When running the same ingest repeatedly (e.g. weekly report refresh), use --if-exists replace to drop and recreate the table each time.

$ xlfilldown db \
    --infile weekly_report.xlsx \
    --insheet "Data" \
    --header-row 1 \
    --fill-cols '["Department","Team"]' \
    --db reports.db \
    --table weekly_headcount \
    --if-exists replace

CLI

Append incremental data

For incremental loads where each run adds new rows (e.g. monthly exports appended to an annual table).

$ xlfilldown db \
    --infile march_data.xlsx \
    --insheet "Sheet1" \
    --header-row 1 \
    --fill-cols '["Category","Subcategory"]' \
    --db annual.db \
    --table transactions \
    --row-hash \
    --excel-row-numbers \
    --if-exists append

Note: When appending, the existing table schema must exactly match the expected columns (including row_hash and excel_row if enabled). xlfilldown validates this before inserting.

CLI

Raw ingest for audit baseline

Load a sheet exactly as-is (no fill-down) but with audit columns. Useful for keeping a raw copy alongside the filled version for comparison.

# Raw copy
$ xlfilldown db \
    --infile data.xlsx --insheet "Sheet1" --header-row 1 \
    --ingest-mode raw \
    --db audit.db --table raw_data \
    --row-hash --excel-row-numbers --if-exists replace

# Filled copy in the same database
$ xlfilldown db \
    --infile data.xlsx --insheet "Sheet1" --header-row 1 \
    --fill-cols '["Region","Country"]' \
    --db audit.db --table filled_data \
    --row-hash --excel-row-numbers --if-exists replace

CLI

Filter rows with require-non-null

Drop rows where critical columns are blank after filling. Combine with --drop-blank-rows to also remove spacer rows.

$ xlfilldown db \
    --infile report.xlsx \
    --insheet "Financials" \
    --header-row 3 \
    --fill-cols '["Division","BU"]' \
    --drop-blank-rows \
    --require-non-null '["Division","Amount"]' \
    --db clean.db

Python API Recipes

Using xlfilldown programmatically in scripts and applications.

Python

Basic script usage

The simplest way to use xlfilldown in a Python script. Two lines to go from messy .xlsx to clean SQLite.
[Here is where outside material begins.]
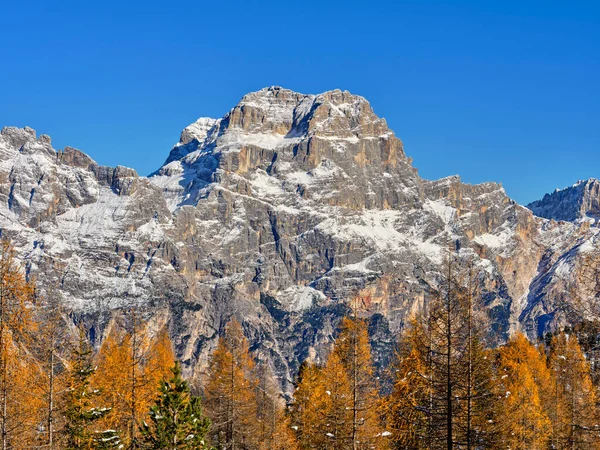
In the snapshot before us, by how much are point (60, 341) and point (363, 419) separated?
53.7 feet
from xlfilldown.api import ingest_excel_to_sqlite

summary = ingest_excel_to_sqlite(
    file="report.xlsx",
    sheet="Sheet1",
    header_row=1,
    fill_cols=["Region", "Country"],
    db="output.db",
    row_hash=True,
    excel_row_numbers=True,
    if_exists="replace",
)

print(f"Ingested {summary['rows_ingested']} rows into {summary['table']}")
print(f"Columns: {summary['columns']}")

Python

Excel-to-Excel transformation

Read a messy .xlsx, fill it down, and write a clean .xlsx. No database involved.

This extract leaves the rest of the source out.